PSKC encryption

Some of the information in PSKC files (e.g. key material) can be encrypted with either pre-shared keys, passphrase-based keys or asymmetric keys (asymmetric keys are currently unimplemented).

Embedded PSKC encryption is handled inside the Encryption class that defines encryption key or means of deriving keys. It is accessed from the encryption attribute of a PSKC instance:

>>> from binascii import a2b_hex
>>> from pskc import PSKC
>>> pskc = PSKC('somefile.pskcxml')
>>> pskc.encryption.key = a2b_hex('12345678901234567890123456789012')

or:

>>> pskc.encryption.derive_key('qwerty')

Once the encryption key has been set up, any encrypted key values from the PSKC file are available transparently.

If no key or an incorrect key has been configured, upon accessing encrypted information (e.g. the secret attribute of a Key instance) a DecryptionError exception will be raised.

When writing out a PSKC file, encryption can be configured with the setup_preshared_key() or setup_pbkdf2() function:

>>> from pskc import PSKC
>>> pskc = PSKC()
>>> pskc.encryption.setup_preshared_key(algorithm='AES256-CBC')

or:

>>> pskc.encryption.setup_pbkdf2(password='verysecure')

The Encryption class

class pskc.encryption.Encryption
id

Optional identifier of the encryption key.

algorithm

A URI of the encryption algorithm used. Setting a value for this attribute will result in an attempt to use the canonical URI for this algorithm. For instance setting a 3DES-CBC value will automatically be converted to http://www.w3.org/2001/04/xmlenc#aes128-cbc.

key_names

List of names provided for the encryption key.

key_name

Since usually only one name is defined for a key but the schema allows for multiple names, this is a shortcut for accessing the first value of key_names. It will return None if no name is available.

key

The binary value of the encryption key. In the case of pre-shared keys this value should be set before trying to access encrypted information in the PSKC file.

When using key derivation the secret key is available in this attribute after calling derive_key().

derive_key(password)

Derive a key from the supplied password and information in the PSKC file (generally algorithm, salt, etc.).

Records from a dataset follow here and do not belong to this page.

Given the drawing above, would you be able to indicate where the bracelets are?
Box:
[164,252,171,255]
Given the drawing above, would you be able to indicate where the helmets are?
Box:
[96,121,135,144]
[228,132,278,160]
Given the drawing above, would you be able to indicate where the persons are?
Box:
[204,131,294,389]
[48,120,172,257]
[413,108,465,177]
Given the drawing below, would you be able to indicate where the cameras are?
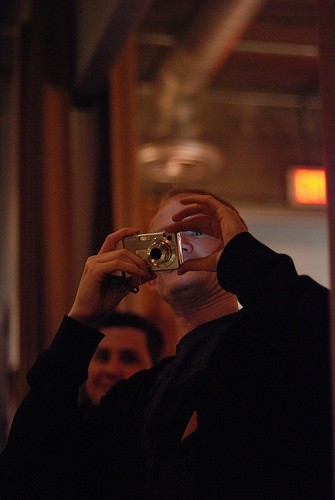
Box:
[123,231,183,271]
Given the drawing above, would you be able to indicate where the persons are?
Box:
[0,182,335,500]
[81,310,166,407]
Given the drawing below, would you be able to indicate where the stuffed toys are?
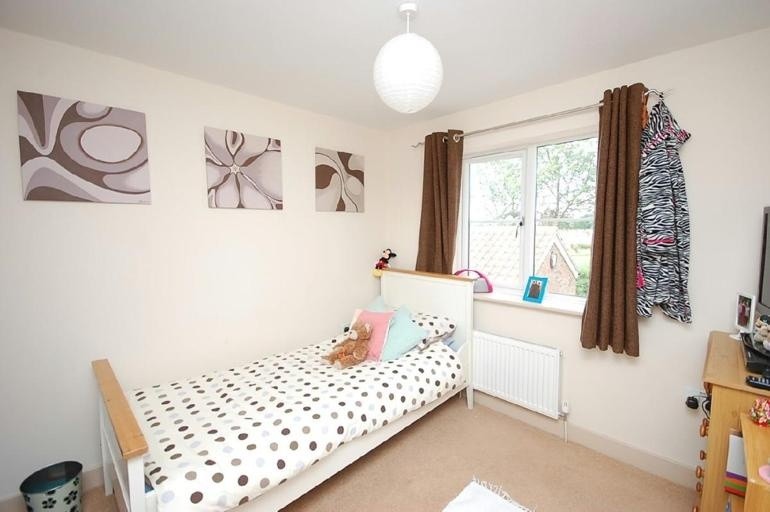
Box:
[374,248,397,277]
[319,319,375,371]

This function may raise a KeyDerivationError exception if key derivation fails for some reason.

fields

A list of Key instance field names that will be encrypted when the PSKC file is written. List values can contain secret, counter, time_offset, time_interval and time_drift.

setup_preshared_key(...)

Configure pre-shared key encryption.

Parameters:
  • key (binary) – the encryption key to use
  • id (str) – encryption key identifier
  • algorithm (str) – encryption algorithm
  • key_length (int) – encryption key length in bytes
  • key_name (str) – a name for the key
  • key_names (list) – a number of names for the key
  • fields (list) – a list of fields to encrypt

This is a utility function to easily set up encryption. Encryption can also be set up by manually by setting the Encryption properties.

This method will generate a key if required and set the passed values. By default AES128-CBC encryption will be configured and unless a key is specified one of the correct length will be generated. If the algorithm does not provide integrity checks (e.g. CBC-mode algorithms) integrity checking in the PSKC file will be set up using setup().

By default only the secret property will be encrypted when writing the file.

setup_pbkdf2(...)

Configure password-based PSKC encryption.

Parameters:
  • password (str) – the password to use (required)
  • id (str) – encryption key identifier
  • algorithm (str) – encryption algorithm
  • key_length (int) – encryption key length in bytes
  • key_name (str) – a name for the key
  • key_names (list) – a number of names for the key
  • fields (list) – a list of fields to encrypt
  • salt (binary) – PBKDF2 salt
  • salt_length (int) – used when generating random salt
  • iterations (int) – number of PBKDF2 iterations
  • prf (function) – PBKDF2 pseudorandom function

Defaults for the above parameters are similar to those for setup_preshared_key() but the password parameter is required.

By default 12000 iterations will be used and a random salt with the length of the to-be-generated encryption key will be used.